■ Texto para leer:

++++

Cuando comenzó el partido se preveía que la situación no iba a ser fácil. El Panathinaikos empezó pisando fuerte (3-11) y dejó claro en el coliseo malagueño que va camino de ser aquel equipo tan rocoso que eran antaño, a pesar de tener en sus filas a jóvenes valores que dentro de muy pocos años, si no lo son ya, serán de los mejores jugadores del continente. Un equipo entrenado por Obradovic nunca puede ir con la piel de cordeo puesta y en Málaga ante el Unicaja no fue distinto, aunque los de Aíto dieron emoción al partido desde la línea de 6,25. A base de triples aguantó el Unicaja un primer arreón de los griegos, que veían como su bien hacer en los primeros diez minutos se venía abajo con la efectividad lejana local (19-13).
Omar Cook se emergió como la figura de la remontada y buen momento malagueño. Su más que notable acoplamiento y su mejor dirección de juego, alternando con acciones en ataque y en defensa dignas de mención, dieron vida a Unicaja, que a trancas y a barrancas conseguía mantenerse por delante en el marcador, aunque nunca por más de cuatro o cinco puntos (34-30). Jasikevicius sigue siendo de esos jugadores que parecen no estar pero que a la primera ventaja que le das no te perdona y fue un pilar básico para lo que estaba por llegar en el Palacio de los Deportes malagueño. El lituano se puso a mandar, a anotar y a defender y el Panathinaikos fue otro equipo. El marcador era de 61-61 y lo peor estaba por llegar.
Ocho puntos en un periodo es muy poco para un equipo que aspira a estar en Berlín tras su maravillosa primera fase de la competición y su buen comienzo del Top 16. Unicaja salió a jugar los últimos diez minutos como intimidado por el rival, abusando del lanzamiento exterior –que esta vez no dio resultado- y dejando muy solo a un Haislip que se peleaba con todo el mundo. Cabezas pecó de impulsivo y perdió tres balones que sirvieron para que los griegos se escaparan en el marcador a base de triples, aunque lo cierto es que cuando peor estaba Unicaja el Panathinaikos sólo pudo llevarse el partido por méritos del rival, no propios.

++++

[Datos almacenados]
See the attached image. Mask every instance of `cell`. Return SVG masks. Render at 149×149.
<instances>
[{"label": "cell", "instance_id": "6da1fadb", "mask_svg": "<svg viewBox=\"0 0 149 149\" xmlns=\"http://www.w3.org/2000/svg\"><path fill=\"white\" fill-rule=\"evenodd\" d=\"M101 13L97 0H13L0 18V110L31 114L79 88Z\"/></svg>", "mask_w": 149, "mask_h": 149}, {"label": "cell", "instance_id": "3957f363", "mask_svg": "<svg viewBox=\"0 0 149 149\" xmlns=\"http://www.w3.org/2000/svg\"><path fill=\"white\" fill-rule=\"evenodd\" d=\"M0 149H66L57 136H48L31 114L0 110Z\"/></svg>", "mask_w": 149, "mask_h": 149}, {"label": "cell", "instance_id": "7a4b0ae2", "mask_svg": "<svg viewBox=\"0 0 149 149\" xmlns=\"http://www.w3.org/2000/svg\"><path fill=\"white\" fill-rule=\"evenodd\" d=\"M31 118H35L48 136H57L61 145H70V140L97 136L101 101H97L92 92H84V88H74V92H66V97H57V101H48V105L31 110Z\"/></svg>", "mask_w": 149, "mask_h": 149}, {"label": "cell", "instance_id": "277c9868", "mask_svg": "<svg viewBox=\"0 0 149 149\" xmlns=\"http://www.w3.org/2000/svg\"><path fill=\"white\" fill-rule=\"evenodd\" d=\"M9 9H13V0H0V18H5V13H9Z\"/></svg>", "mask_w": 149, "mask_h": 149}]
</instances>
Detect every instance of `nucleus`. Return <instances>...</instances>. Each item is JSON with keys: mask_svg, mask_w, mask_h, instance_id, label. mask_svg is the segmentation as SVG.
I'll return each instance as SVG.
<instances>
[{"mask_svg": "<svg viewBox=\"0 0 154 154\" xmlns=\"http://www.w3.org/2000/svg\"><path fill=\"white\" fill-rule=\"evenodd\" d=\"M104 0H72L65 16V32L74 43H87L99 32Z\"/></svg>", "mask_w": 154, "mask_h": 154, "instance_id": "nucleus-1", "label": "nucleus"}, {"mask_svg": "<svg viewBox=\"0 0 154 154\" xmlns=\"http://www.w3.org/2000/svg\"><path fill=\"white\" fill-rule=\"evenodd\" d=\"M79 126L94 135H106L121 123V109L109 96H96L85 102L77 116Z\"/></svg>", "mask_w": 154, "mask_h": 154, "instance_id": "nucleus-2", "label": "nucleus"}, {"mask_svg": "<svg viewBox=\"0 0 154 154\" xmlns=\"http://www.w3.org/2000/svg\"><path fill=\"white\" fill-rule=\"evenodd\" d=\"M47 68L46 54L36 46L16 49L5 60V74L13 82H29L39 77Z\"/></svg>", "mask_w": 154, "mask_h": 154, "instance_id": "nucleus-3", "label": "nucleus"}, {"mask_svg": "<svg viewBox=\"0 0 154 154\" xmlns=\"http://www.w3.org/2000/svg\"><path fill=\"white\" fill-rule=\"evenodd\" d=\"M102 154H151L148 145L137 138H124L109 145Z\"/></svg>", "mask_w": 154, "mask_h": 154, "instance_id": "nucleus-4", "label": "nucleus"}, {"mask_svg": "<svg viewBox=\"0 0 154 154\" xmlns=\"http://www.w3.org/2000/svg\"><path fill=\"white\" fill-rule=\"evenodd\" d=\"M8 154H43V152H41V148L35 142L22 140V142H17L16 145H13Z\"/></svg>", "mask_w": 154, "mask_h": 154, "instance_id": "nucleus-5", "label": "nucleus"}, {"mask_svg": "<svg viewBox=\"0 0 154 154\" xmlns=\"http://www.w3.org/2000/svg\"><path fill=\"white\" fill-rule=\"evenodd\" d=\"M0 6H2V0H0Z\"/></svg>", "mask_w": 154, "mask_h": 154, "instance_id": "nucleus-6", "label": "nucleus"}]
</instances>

++++

■ Explora el material:
(1) Traduce al inglés esta oración de la crónica del partido: "El lituano se puso a mandar, a anotar y a defender y el Panathinaikos fue otro equipo."
(2) En la crónica del partido aparecen resultados del marcador escritos en cifras. Enuméralos todos en el orden en que se mencionan.

■ Respuestas dadas:
(1) The Lithuanian began to take command, to score and to defend, and Panathinaikos was a different team.

(2) 3-11, 19-13, 34-30, 61-61